This is a Württemberg One-Year-Volunteer’s Line-Artillerie-Regiment kugelhelm. Although we have explained the One-Year-Volunteer (OYV) program in the past, now is a good time to review it. Imperial Germany required two years of compulsory military service from its young men. After their two years of service, the men were transferred to the reserves where they remained for quite some time. Under the normal two-year enlistment, the men were provided with all the necessary clothing, headdresses, food, housing, etc., which they drew from the military depot. They could choose to accept these items, or they could privately purchase any gear that they wished on their own. The special OYV program generally was used by young, middle-class men whose families did NOT have a longstanding military service tradition. They usually came from money, but (usually) were not members of nobility (we currently are offering a Saxon Graf’s OYV attila). The OYV enlistees were REQUIRED to buy their clothing and other gear, and had to pay for their own food and housing as well. In return, the army allowed OYV’s a certain flexibility in their uniforms’ and headdresses’ appearance. They often purchased their tunics from the same supply stores as did the officers. Their shoulder straps were identical to regular enlisted men/NCO’s, except for a special rope-like trim of alternating colors that immediately identified them as OYV’s.

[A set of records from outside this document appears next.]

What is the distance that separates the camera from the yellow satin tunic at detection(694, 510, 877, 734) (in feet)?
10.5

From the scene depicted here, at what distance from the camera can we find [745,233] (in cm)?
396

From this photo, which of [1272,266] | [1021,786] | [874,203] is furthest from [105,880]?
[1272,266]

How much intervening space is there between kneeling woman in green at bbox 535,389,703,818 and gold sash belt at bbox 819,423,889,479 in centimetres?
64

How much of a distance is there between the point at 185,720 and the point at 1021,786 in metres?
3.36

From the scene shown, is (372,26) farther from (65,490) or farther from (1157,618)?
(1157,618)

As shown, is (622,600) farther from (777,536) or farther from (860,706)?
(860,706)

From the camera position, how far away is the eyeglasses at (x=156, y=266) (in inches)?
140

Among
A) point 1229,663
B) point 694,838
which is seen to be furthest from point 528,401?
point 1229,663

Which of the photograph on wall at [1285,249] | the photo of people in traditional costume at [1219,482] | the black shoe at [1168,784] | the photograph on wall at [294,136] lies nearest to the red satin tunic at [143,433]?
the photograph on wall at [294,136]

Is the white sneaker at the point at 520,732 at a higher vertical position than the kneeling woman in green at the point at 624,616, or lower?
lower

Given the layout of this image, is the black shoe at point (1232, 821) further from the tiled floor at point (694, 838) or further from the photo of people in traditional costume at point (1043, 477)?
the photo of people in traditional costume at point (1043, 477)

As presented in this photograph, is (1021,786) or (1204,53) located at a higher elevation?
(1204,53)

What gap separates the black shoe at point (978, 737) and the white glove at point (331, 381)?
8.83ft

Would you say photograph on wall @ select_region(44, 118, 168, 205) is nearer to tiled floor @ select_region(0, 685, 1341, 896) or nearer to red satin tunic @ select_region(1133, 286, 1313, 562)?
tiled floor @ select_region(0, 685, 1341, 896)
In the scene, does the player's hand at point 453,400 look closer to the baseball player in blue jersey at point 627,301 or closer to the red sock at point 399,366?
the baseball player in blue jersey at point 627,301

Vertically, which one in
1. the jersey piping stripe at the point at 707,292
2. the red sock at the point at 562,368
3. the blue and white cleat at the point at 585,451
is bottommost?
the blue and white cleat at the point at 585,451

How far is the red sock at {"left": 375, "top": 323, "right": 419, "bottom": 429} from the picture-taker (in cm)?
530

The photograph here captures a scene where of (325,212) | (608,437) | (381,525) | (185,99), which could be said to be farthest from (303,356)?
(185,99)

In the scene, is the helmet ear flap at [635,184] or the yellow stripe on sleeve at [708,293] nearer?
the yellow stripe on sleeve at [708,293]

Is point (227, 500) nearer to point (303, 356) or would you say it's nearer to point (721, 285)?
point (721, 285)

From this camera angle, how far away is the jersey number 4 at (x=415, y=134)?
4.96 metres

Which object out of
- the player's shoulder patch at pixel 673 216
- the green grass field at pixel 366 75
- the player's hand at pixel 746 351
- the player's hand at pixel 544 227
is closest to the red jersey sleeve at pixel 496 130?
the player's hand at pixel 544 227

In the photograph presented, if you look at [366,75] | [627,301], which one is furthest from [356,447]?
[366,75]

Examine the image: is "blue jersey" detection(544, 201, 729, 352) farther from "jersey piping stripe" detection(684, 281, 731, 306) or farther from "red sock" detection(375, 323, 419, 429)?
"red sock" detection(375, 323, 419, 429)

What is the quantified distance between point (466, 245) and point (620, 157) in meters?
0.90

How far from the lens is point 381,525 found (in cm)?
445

The OYV’s pickelhauben and kugelhelme were allowed to be almost the same as an officer’s, with the proviso that one key element was the same as the enlisted men/NCO’s. The helmet that we are offering today has several elements that belong to an officer rather than an enlisted man/NCO. The most immediately obvious is its wappen, which is purely that of an officer. We also can tell its status by the voided (open) crowns and gorgeous frosting (the Württemberg Lion and Stag stand out beautifully). Its pearl ring (an attachment directly above its base) is another officer’s type of accessory. Two other features are NOT those of an officer, rendering the helmet correct for an OYV. The first attribute is its two kokarden. The second is that it sports enlisted men/NCO’s lugs on its base where the kugel is attached, rather than four officers’ stars.
Its officer’s-style interior boasts a high-quality, light-brown sweatband that is in top condition. The silk liner is dark-champagne in color. [I am particularly fond of its smooth appearance, which is less common than the ribbed variety]. All of its original hardware is in place under that silk liner, along with the all-important ABSENCE of double holes where the wappen is attached. Finally, we see that it is a size “54″ helmet.
This kugelhelm is in splendid condition. It is scarcer than an officer’s kugelhelm, because fewer OYV’s than officers were present in any regiment.